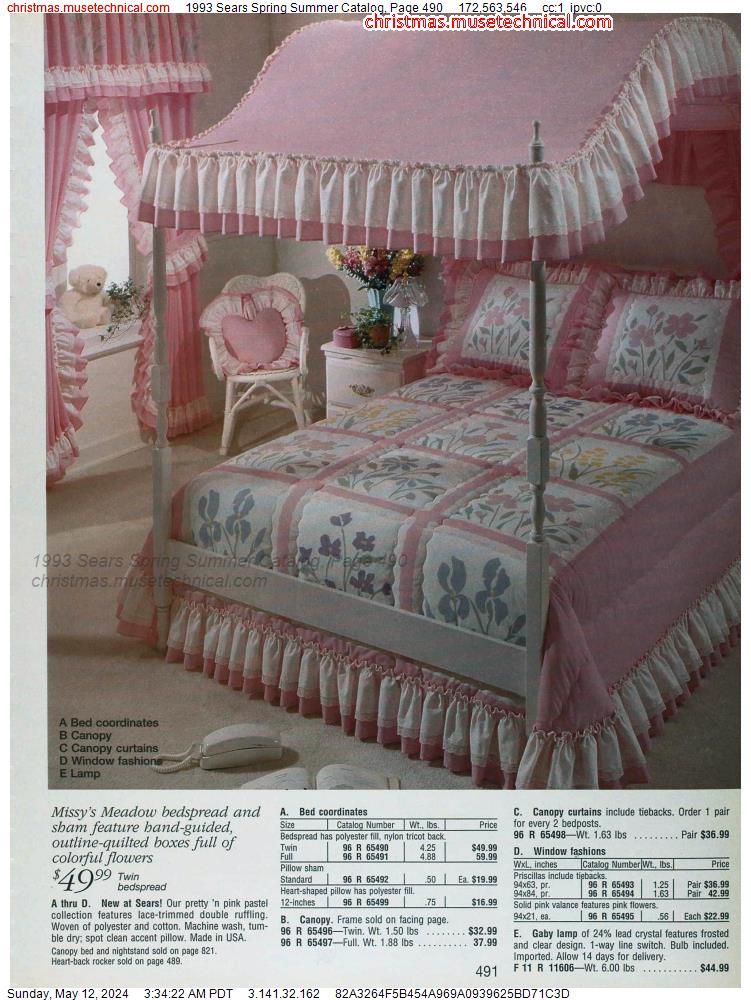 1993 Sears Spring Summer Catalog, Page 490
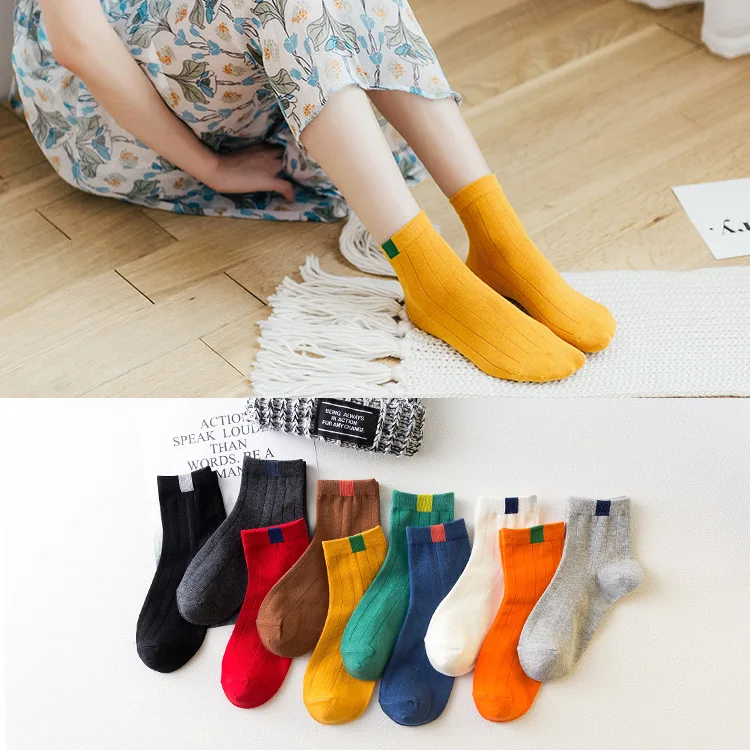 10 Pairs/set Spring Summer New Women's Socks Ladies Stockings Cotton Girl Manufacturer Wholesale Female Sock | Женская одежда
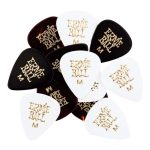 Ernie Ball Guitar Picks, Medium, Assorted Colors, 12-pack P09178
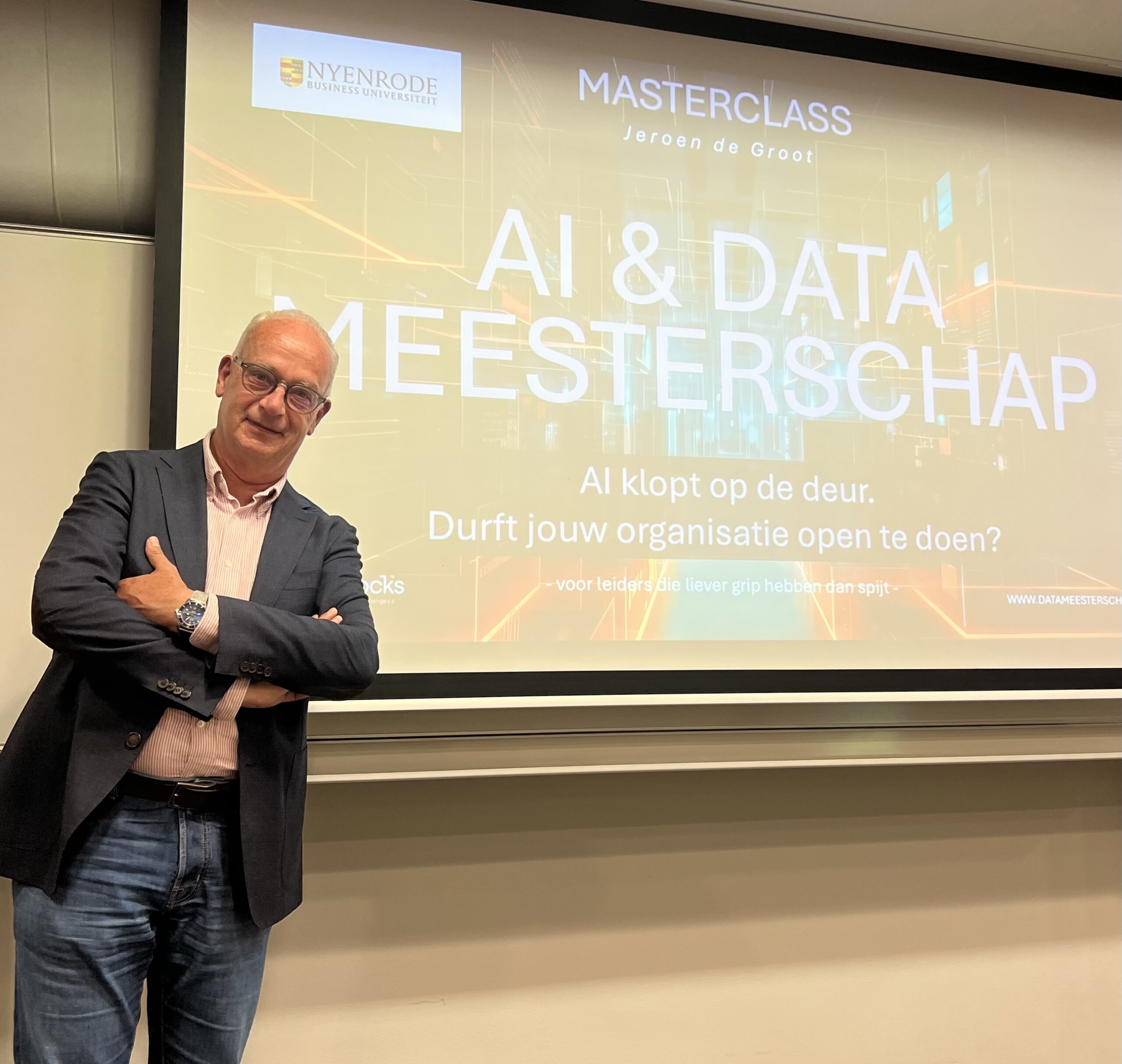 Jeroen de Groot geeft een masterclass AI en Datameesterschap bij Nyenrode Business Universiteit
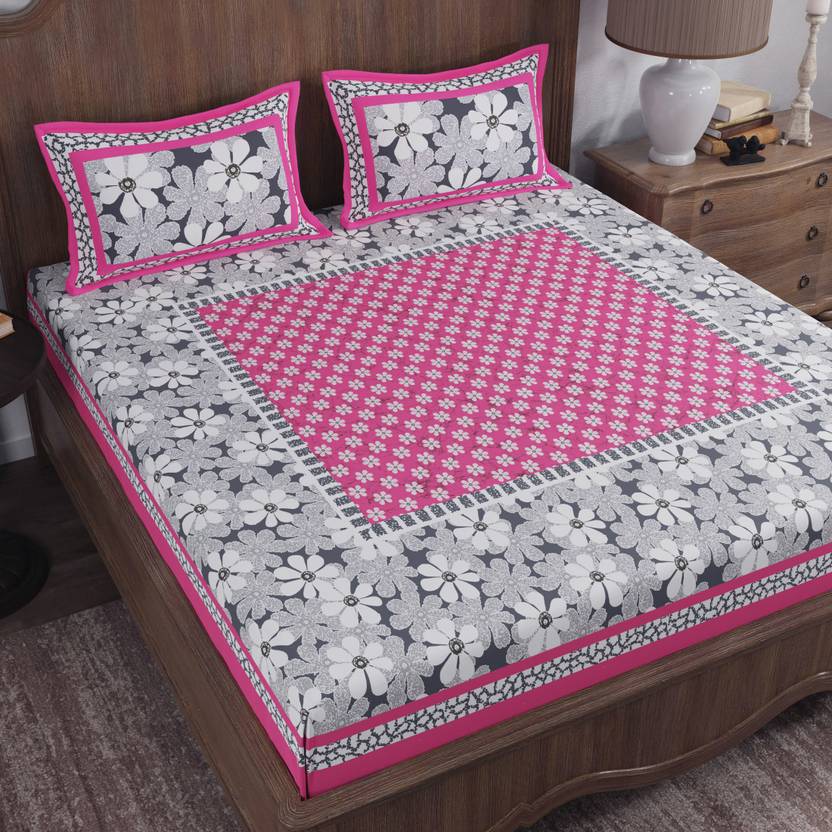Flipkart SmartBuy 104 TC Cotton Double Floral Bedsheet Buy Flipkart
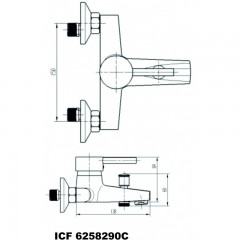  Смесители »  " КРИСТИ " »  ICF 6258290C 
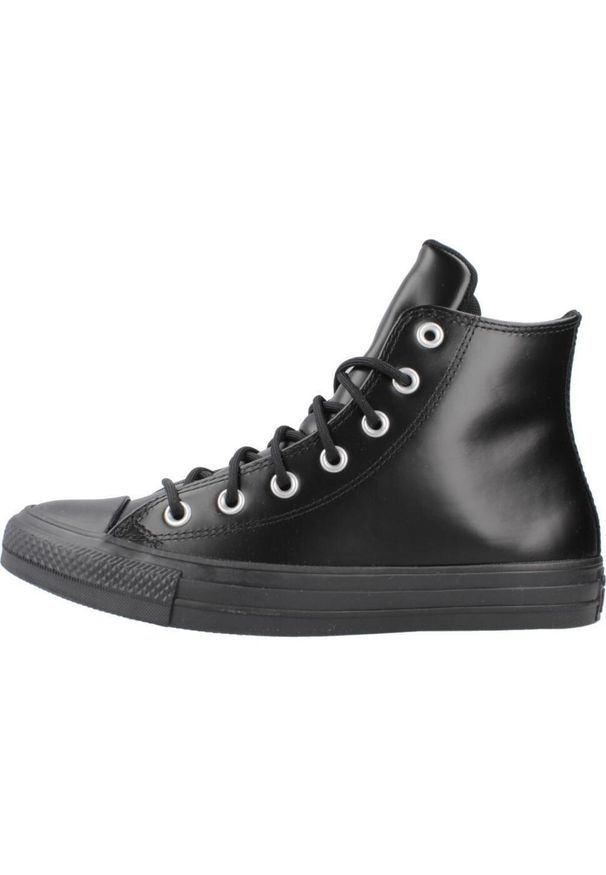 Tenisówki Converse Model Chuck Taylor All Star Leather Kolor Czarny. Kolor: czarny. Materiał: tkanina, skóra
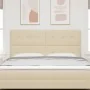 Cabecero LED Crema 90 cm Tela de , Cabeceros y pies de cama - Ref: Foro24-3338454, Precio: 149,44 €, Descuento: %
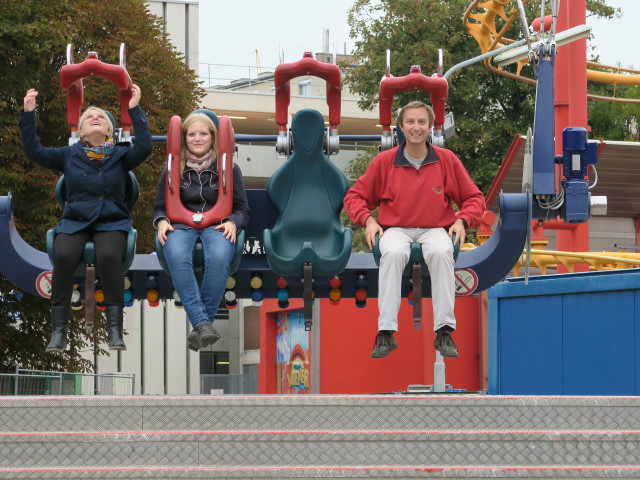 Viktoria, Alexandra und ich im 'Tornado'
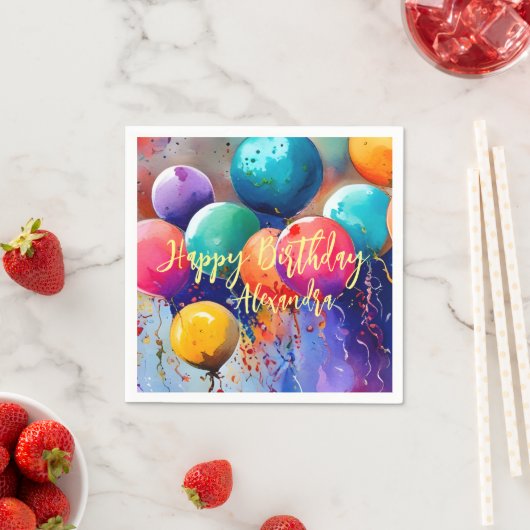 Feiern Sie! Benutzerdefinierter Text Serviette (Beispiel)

:: Goal of the exercise ::
Copy each of the lines above word for word, and leave the pictures out of your copy.

:: Result ::
 1993 Sears Spring Summer Catalog, Page 490
 10 Pairs/set Spring Summer New Women's Socks Ladies Stockings Cotton Girl Manufacturer Wholesale Female Sock | Женская одежда
 Ernie Ball Guitar Picks, Medium, Assorted Colors, 12-pack P09178
 Jeroen de Groot geeft een masterclass AI en Datameesterschap bij Nyenrode Business Universiteit
Flipkart SmartBuy 104 TC Cotton Double Floral Bedsheet Buy Flipkart
  Смесители »  " КРИСТИ " »  ICF 6258290C 
 Tenisówki Converse Model Chuck Taylor All Star Leather Kolor Czarny. Kolor: czarny. Materiał: tkanina, skóra
 Cabecero LED Crema 90 cm Tela de , Cabeceros y pies de cama - Ref: Foro24-3338454, Precio: 149,44 €, Descuento: %
 Viktoria, Alexandra und ich im 'Tornado'
 Feiern Sie! Benutzerdefinierter Text Serviette (Beispiel)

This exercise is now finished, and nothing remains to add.